Zu erledigen
Gib bitte aus dem vorliegenden Text unten den Abschnitt zwischen „Auf dem Weg“ und „bis nach Dannenwalde.“ einschließlich wortgetreu aus.

Vorliegender Text
-=-=-=-=-

Auf dem Weg dorthin werden wir aber darauf hingewiesen, dass wir nicht weitergehen müssten, denn „da gibt es nüscht“. Unseren Kaffee könnten wir also gleich hier trinken. Machen wir nicht, aber nur um festzustellen, dass der Imbiss in der Tankstelle leider seit April geschlossen ist. Vielleicht weil der Italiener daneben den besseren Kaffee hat, auf jeden Fall hat er sehr leckeres Eis. Danach geht’s weiter, wieder auf die B 96, bis nach Dannenwalde.
Bei Dannenwalde sind im August 1977 durch einen Blitzeinschlag in einem Munitionslager hunderte von Katjuscha-Raketen explodiert, es gab zahlreiche Tote, aber das gesamte Ausmaß des Unglücks ist bis heute nicht bekannt, weil die Behörden damals alles taten, um es zu vertuschen. Angeblich gibt es eine Betonstrecke im Wald, die zu der Kaserne oder den Resten davon führt. Wir finden aber keine Betonstrecke, keinen Abzweig, nichts. Offenbar gibt es da tatsächlich nichts.

-=-=-=-=-

Rohdaten

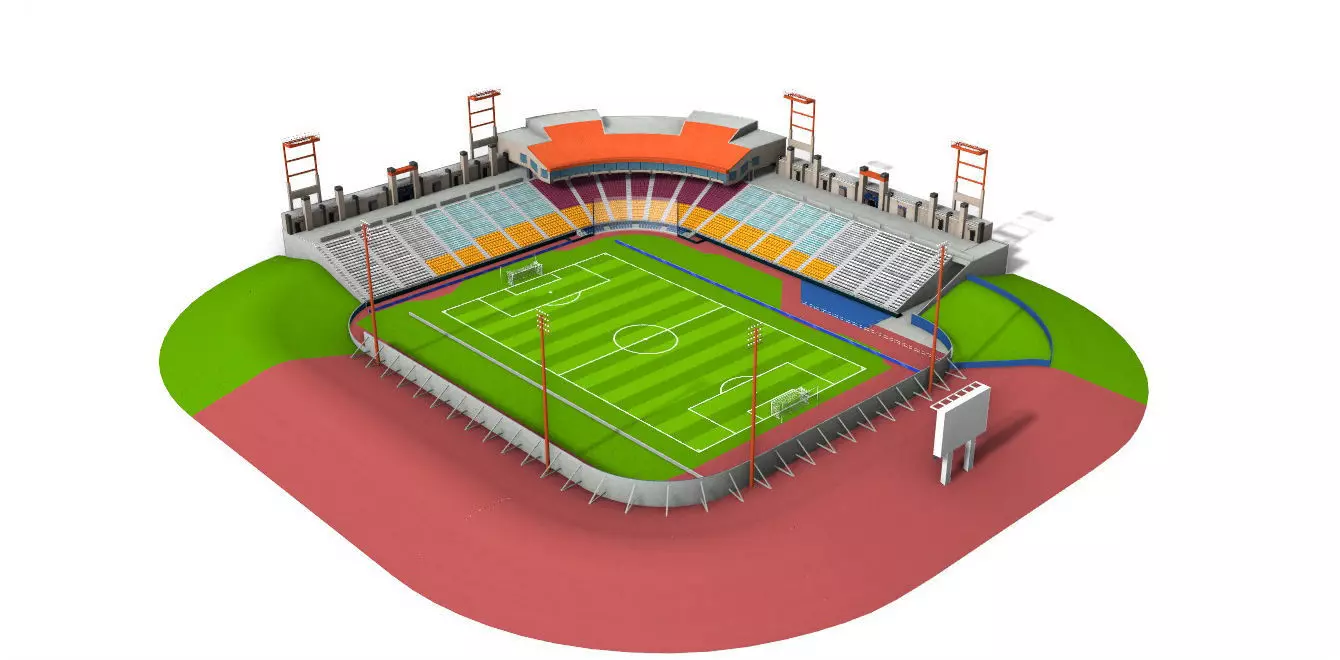 Cashman Field Stadium Low-poly 3D model_0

-=-=-=-=-

Schriftliche Antwort
Auf dem Weg dorthin werden wir aber darauf hingewiesen, dass wir nicht weitergehen müssten, denn „da gibt es nüscht“. Unseren Kaffee könnten wir also gleich hier trinken. Machen wir nicht, aber nur um festzustellen, dass der Imbiss in der Tankstelle leider seit April geschlossen ist. Vielleicht weil der Italiener daneben den besseren Kaffee hat, auf jeden Fall hat er sehr leckeres Eis. Danach geht’s weiter, wieder auf die B 96, bis nach Dannenwalde.